Microsoft Defender for Office 365はMicrosoft社の標的型攻撃対策ツールとして多くの企業に導入されています。本記事ではより強固なセキュリティ環境が実現できる、JBSの監視・運用サービスを紹介します。サービスの概要や導入のメリットについて詳しく解説しますので、ぜひ検討してください。
Microsoft Defender for Office 365とは
「Microsoft Defender for Office 365(旧称 Office 365 ATP)」は、リアルタイムに更新されるクラウドベースの脅威情報をもとに、Exchange Onlineを守る高度なメールフィルタリングサービスです。組織全体に安全なリンクポリシーを適用し、未知のマルウェアやウイルスから組織を保護します。
Microsoft Defender for Office 365により、メールに添付されたファイルやハイパーリンクの検疫、なりすましメールの検出等が可能です。

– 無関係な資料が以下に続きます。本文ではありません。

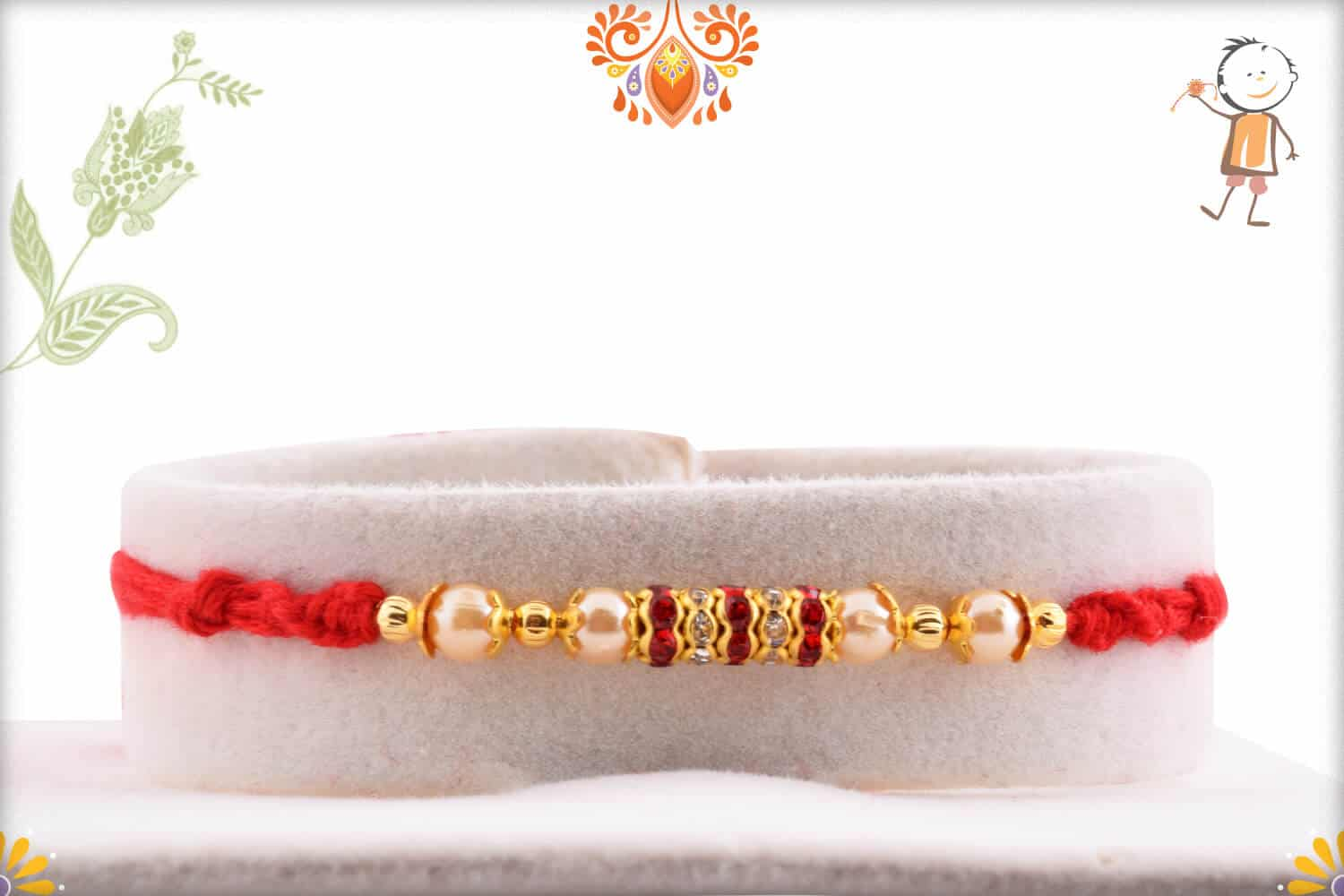 Handcrafted Red Thread Pearl Rakhi with Diamond Rings | Send Rakhi Gifts Online 1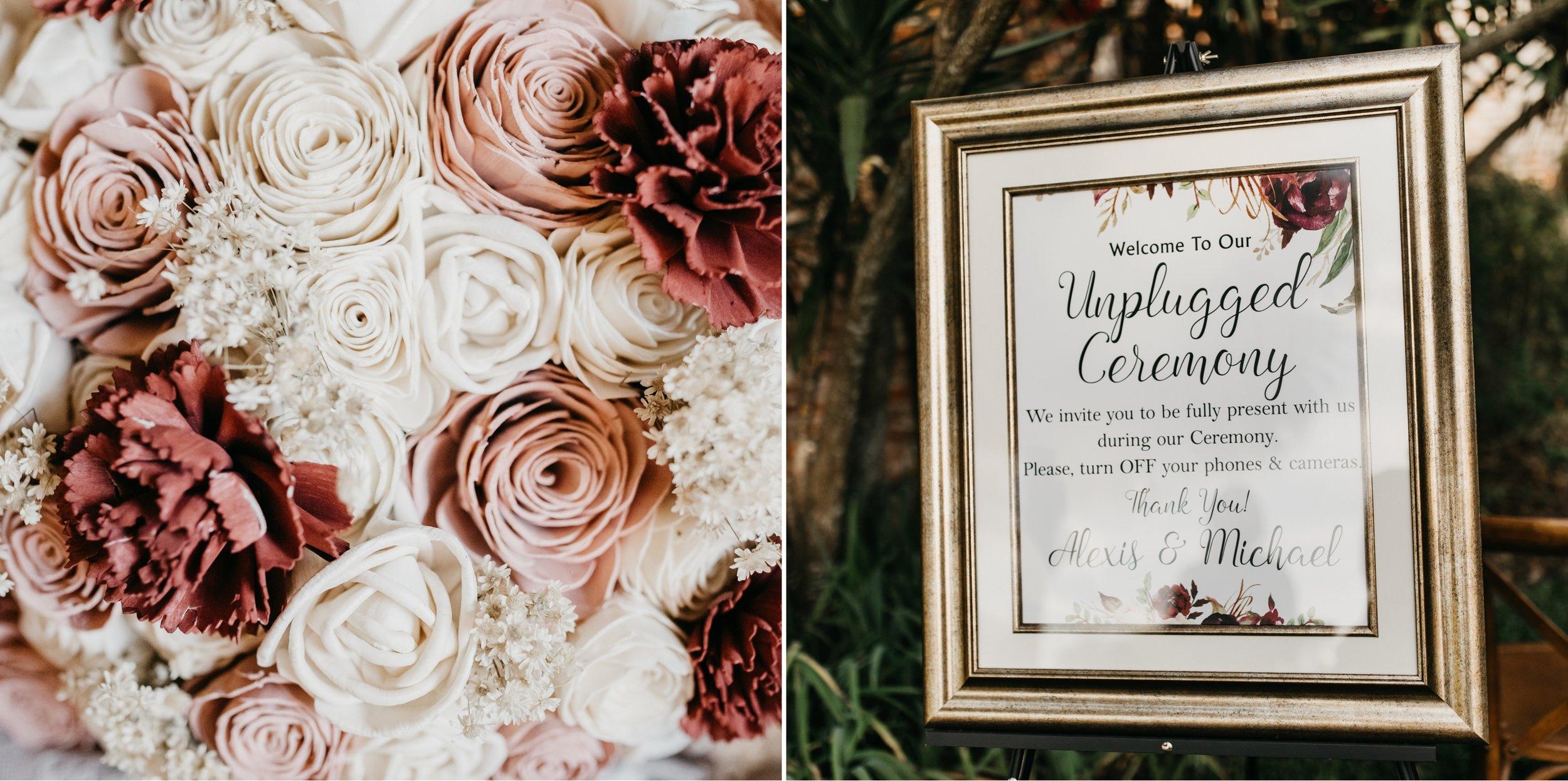 Intimate Spring Wedding Venue- Casa Feliz Winter Park-Shaina DeCiryan Photography6.jpg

セキュリティインシデント対応を自動化、さらにユーザーが使っているSIEM製品のワークフローに適用させることで、より効率的にインシデントレスポンスを実行できます。
サービス導入メリット
昨今、オンプレミスだったITインフラにクラウドが加わり、企業のIT部門担当者は日々の運用で多忙を極めています。システムの規模が大きくなるほど監視項目も増加し、毎日数百件のアラートメールが発生する状況はめずらしくありません。アプリケーションや端末は今後も増え続けることが予測され、アラートに手作業で対応していくのは難しいでしょう。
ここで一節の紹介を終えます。